Николай Болдырев - Жертвоприношение Андрея Тарковского
Тем не менее до сих пор мои сын и его бабушка все еще в Москве.
Многое после этой беседы с Председателем Госкино осталось для меня непонятным. Тов. Ермаш выражался неясно. Более того. Его отношение ко мне и к моей работе было всегда настолько враждебным, предвзятым и недоброжелательным, что, мне кажется, он вообще не имел морального права участвовать в разрешении проблем, связанных с моей судьбой. Он всегда преследовал меня по недоступным моему пониманию причинам.
Чтобы не быть голословным, позволю себе привести некоторые факты.
Госкино всегда стремился к тому, чтобы я работал как можно меньше. За 24 года работы в советском кино (с 1960 года) я сделал всего 6 фильмов. То есть около 18 лет я был безработным. Если принять во внимание то, что у меня большая семья, то станет ясно, что проблема иметь работу стала для меня вопросом жизненно важным.

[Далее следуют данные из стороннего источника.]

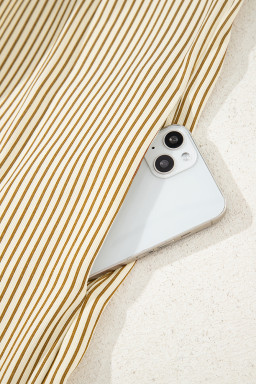 Brown Striped Shirt Collar Ruffle Hem Long Sleeve Dress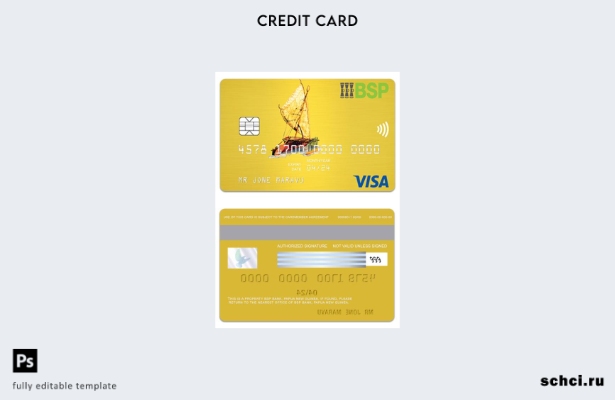 цифровая загрузка шаблона карты Visa Gold BSP Bank Папуа Новой Гвинеи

Всегда все мои фильмы получали высокую оценку комиссии по присуждению им категорий качества (в смысле идейно-художественном). По определенному положению одно это должно было гарантировать моим картинам высокий тираж для кинопроката. И, следовательно, определенный законом добавочный заработок. В моем случае положение о тиражировании всегда нарушалось. Все мои фильмы незаконно ограничивались в прокате, несмотря на постоянный интерес зрителей и контор кинопроката к моим фильмам. За границу, тем не менее, мои картины продавались всегда и по очень высоким ценам. Надеюсь, что хоть в материальном смысле деятельность моя принесла некоторую пользу моей стране.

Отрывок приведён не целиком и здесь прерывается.